Is it coincidence then that Red Bull’s slogan is, “It gives you wings?”
As the sun sets over the waters near Cape Lookout, NC, hundreds of pelicans converge on a small island we’ve come to know as ‘Bird Island’, although I don’t know if it has an official name. The pelicans take this time to socialize, bathe their wings (which is what this guy is doing), and burp fish.
Get splashed by viewing this larger. Click the image to open it in a new window.
A few elements were used to draw out this picture, taken from a single exposure. Nik’s Color Efex Pro was used to provide the warmth of the splashing water, along with a slight vignette on the background. The real star of this, though, was the new Topaz InFocus plug-in for Photoshop, which helped to sharpen up the background pelicans. After addressing those guys in a separate layer, another tweak with Topaz InFocus provided the water splashes with a real punch that reminds me of welding sparks.
An oft-asked question seems to be, “How does Topaz InFocus differ from Topaz Detail?” Ashley Robinson from Topaz Labs answers that question:
“InFocus is a new sharpening plug-in that offers users a comprehensive solution for reducing image blur, restoring image clarity and sharpening image detail. InFocus uses advanced deconvolution technology that actually reverses image blur, unlike most other sharpening solutions that only increase the perception of sharpness. In addition, the micro-contrast detail enhancement in InFocus can subtlety enhance fine details. InFocus can be used as a pre-processing sharpener, if you are trying to rescue a somewhat blurry or motion blurred image, or a post-processing sharpener, if your goal is to refine and add definition to your image.

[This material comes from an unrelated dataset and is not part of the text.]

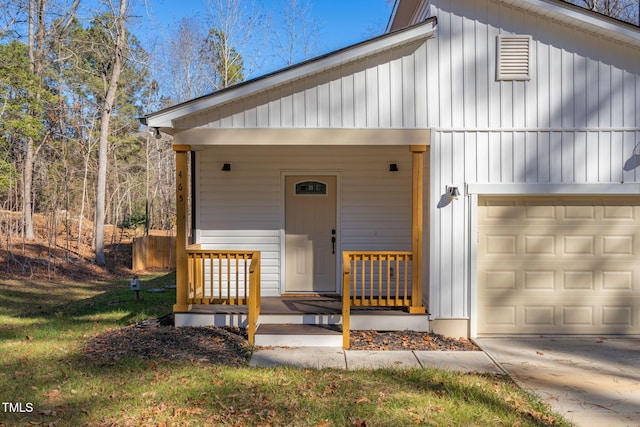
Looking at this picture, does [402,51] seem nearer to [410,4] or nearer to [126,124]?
[410,4]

Topaz InFocus also includes a convenient blur estimation tool to help contend with complex and unknown blur types.
“Topaz Detail, on the other hand, is a detail enhancement plug-in, designed to bring out image detail using micro and macro adjustments. It allows for intricate and selective detail enhancement allowing users to bring out varying levels of image detail – without creating halos or edge artifacts. Topaz Detail is going to render more natural looking enhancements with more precision and more options for making those detailed adjustments. In addition to selectively enhancing small, medium and large image detail, users can also selectively remove detail as well.”
I was recently asked by a reader whether or not Topaz InFocus would have a place in my workflow. Absolutely, or I wouldn’t be recommending it here. Plus, at the introductory price of $29 or so, it’s a great deal (enter the code “supersharp” on checkout.) The best part about the plug-in is that if all or part of your image is just a touch out of focus, InFocus can bring it back nicely, and if it’s not going to work on an image, you’ll know it right away. I have found that InFocus is a bit ‘touchy’, as it is very easy to push the detail recovery over the edge, creating large artifacts, only some of which can be addressed by the InFocus “Suppress Artifacts” slider. I think that part of this comes from an old habit of “slammin’ sliders” all the way to one side or the other to see where a filter takes us (think: Photomatix Pro), but the sliders on Topaz products tend to be much more sensitive to small changes. Once you have experienced this difference, you learn to control things more carefully. Then, you store those changes as a preset.
As Ashley writes above, Topaz Detail is a feature-rich and intricate program for making detailed adjustments; Topaz InFocus provides a method for cleaning up blur either before or after further processing.